Why Were There No Black People in My School?

by Alice Christian

I thought Black people didn’t want to live
in New Hampshire – winters cold, music clubs non-existent,
Black stores and hair salons nil,
just boring White people.

In Boston, news blared with angry
parents protesting the bussing of their kids.
We NH kids all rode busses too;
why protest that?

If I ever saw Black people on a class trip to Boston,
going to the zoo or art museum,
I would stare as covertly as possible.

We did host a Fresh Air kid one summer –
Crystal from New York City.
She was a bit older than I,
and had interesting hair, braided tightly.

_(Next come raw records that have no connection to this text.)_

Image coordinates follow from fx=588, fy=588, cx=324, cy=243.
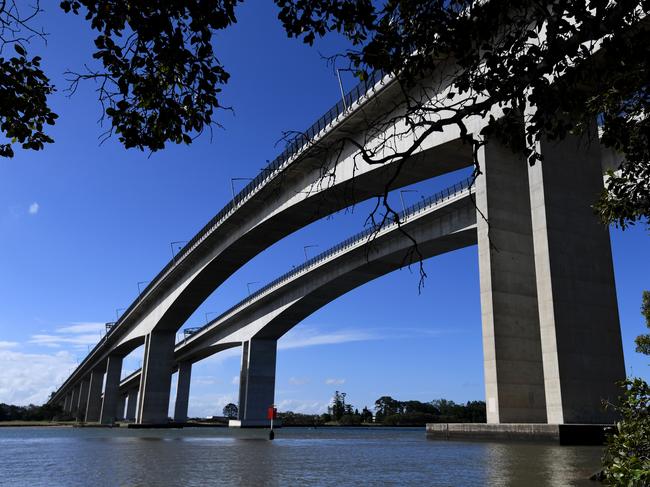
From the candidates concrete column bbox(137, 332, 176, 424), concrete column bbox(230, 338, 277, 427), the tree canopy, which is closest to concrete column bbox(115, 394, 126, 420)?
concrete column bbox(230, 338, 277, 427)

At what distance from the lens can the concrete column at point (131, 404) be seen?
155488mm

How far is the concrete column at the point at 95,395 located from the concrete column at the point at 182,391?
46.4ft

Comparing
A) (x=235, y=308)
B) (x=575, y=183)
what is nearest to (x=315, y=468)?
(x=575, y=183)

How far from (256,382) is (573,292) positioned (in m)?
55.3

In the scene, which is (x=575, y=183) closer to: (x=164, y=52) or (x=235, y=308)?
(x=164, y=52)

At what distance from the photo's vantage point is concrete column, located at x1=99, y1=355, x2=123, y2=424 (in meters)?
89.4

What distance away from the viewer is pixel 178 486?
12.3 metres

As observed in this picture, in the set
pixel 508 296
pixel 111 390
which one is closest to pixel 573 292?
pixel 508 296

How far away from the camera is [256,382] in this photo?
74500 millimetres

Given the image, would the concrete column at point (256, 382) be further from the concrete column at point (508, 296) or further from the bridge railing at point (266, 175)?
the concrete column at point (508, 296)

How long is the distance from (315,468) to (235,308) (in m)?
59.6

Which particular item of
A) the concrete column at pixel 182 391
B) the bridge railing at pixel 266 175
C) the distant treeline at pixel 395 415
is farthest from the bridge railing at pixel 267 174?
the distant treeline at pixel 395 415

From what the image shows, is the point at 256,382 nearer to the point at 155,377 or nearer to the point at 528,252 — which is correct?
the point at 155,377

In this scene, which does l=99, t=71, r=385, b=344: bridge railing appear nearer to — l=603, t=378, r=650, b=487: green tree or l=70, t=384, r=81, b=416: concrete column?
l=603, t=378, r=650, b=487: green tree
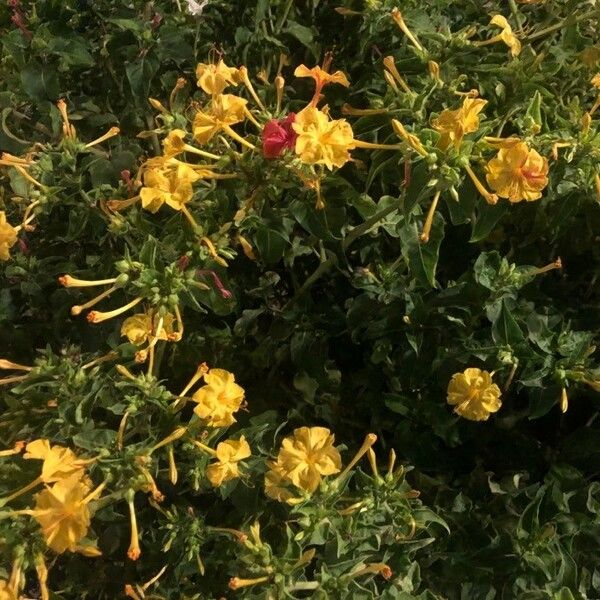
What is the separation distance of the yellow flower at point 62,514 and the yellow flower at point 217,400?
0.56ft

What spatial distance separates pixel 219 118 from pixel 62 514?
504 mm

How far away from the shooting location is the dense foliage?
3.06 ft

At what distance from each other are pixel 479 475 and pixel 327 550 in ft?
1.28

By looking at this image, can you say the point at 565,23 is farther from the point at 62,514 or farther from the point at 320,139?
the point at 62,514

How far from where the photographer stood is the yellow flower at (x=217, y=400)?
93 centimetres

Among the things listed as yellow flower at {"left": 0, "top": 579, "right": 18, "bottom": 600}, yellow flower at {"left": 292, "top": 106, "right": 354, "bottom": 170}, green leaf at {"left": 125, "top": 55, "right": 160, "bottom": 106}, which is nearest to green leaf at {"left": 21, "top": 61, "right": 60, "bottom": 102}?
green leaf at {"left": 125, "top": 55, "right": 160, "bottom": 106}

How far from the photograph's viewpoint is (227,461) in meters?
0.95

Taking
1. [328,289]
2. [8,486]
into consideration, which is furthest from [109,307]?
[328,289]

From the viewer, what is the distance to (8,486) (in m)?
0.95

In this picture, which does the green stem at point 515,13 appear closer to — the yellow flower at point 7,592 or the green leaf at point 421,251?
the green leaf at point 421,251

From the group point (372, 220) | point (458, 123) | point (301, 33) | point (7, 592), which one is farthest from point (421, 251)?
point (7, 592)

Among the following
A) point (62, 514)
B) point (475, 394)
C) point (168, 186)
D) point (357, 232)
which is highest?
point (168, 186)

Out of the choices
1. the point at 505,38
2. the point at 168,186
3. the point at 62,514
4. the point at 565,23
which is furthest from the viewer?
the point at 565,23

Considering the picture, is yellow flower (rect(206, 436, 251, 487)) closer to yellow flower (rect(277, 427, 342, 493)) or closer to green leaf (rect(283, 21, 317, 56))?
yellow flower (rect(277, 427, 342, 493))
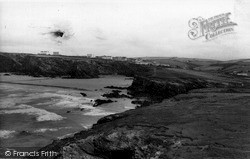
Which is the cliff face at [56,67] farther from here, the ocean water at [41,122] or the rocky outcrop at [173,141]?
the rocky outcrop at [173,141]

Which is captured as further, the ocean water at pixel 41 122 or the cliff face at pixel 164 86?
the cliff face at pixel 164 86

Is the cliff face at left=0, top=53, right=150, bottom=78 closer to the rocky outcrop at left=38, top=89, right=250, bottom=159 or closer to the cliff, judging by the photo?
the cliff

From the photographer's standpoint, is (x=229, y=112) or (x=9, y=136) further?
(x=9, y=136)

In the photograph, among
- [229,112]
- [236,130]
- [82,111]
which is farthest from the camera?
[82,111]

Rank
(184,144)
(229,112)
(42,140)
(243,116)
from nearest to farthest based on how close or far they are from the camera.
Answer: (184,144)
(243,116)
(229,112)
(42,140)

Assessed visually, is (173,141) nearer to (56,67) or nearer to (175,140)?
(175,140)

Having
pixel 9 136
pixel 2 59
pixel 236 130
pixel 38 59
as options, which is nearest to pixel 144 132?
pixel 236 130

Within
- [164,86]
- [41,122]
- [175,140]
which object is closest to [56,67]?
[164,86]

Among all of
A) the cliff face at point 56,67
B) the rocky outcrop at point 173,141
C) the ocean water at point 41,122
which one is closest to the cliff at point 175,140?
the rocky outcrop at point 173,141

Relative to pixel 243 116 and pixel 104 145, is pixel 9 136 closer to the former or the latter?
pixel 104 145
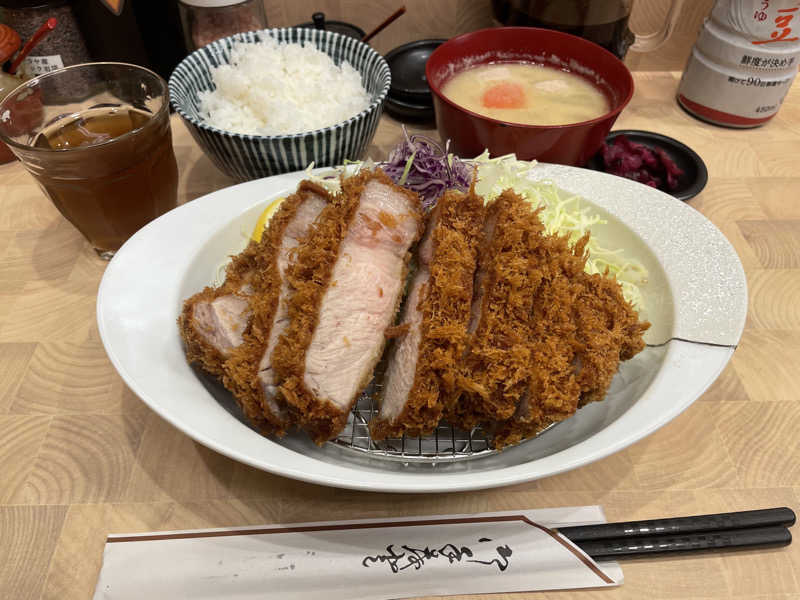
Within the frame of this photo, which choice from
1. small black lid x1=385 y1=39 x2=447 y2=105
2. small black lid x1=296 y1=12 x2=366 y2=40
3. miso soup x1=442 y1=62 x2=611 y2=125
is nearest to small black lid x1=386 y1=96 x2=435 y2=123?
small black lid x1=385 y1=39 x2=447 y2=105

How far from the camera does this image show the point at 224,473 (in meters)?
1.68

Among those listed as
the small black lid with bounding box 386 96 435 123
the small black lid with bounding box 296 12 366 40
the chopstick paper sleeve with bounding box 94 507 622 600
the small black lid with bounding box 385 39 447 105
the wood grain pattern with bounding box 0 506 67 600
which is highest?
the small black lid with bounding box 296 12 366 40

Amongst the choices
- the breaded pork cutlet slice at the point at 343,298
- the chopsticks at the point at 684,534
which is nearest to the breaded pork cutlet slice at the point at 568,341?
the chopsticks at the point at 684,534

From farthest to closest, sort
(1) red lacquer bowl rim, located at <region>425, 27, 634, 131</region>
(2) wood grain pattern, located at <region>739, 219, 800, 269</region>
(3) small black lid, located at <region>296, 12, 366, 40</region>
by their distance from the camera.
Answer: (3) small black lid, located at <region>296, 12, 366, 40</region>, (2) wood grain pattern, located at <region>739, 219, 800, 269</region>, (1) red lacquer bowl rim, located at <region>425, 27, 634, 131</region>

I didn’t know how to act around her.
She wanted me to dust her back
with baby powder after a lake swim,
like it was the most normal idea to her.

Shy me had never powdered anyone,
so I had no idea how to say I’d rather not.
I sure didn’t want to seem rude, or worse, prejudiced.
So powder her I did.

I didn’t think I could be racist.
We read Langston Hughes and Richard Wright
in English class. We watched Roots on TV.
That was history; slavery was long gone.

I didn’t know then about
government-enforced redlining,
fair housing laws flouted, all the invisible forces
keeping White New Hampshire White.

I thought separate but equal was a thing of the past;
everything was getting better, right?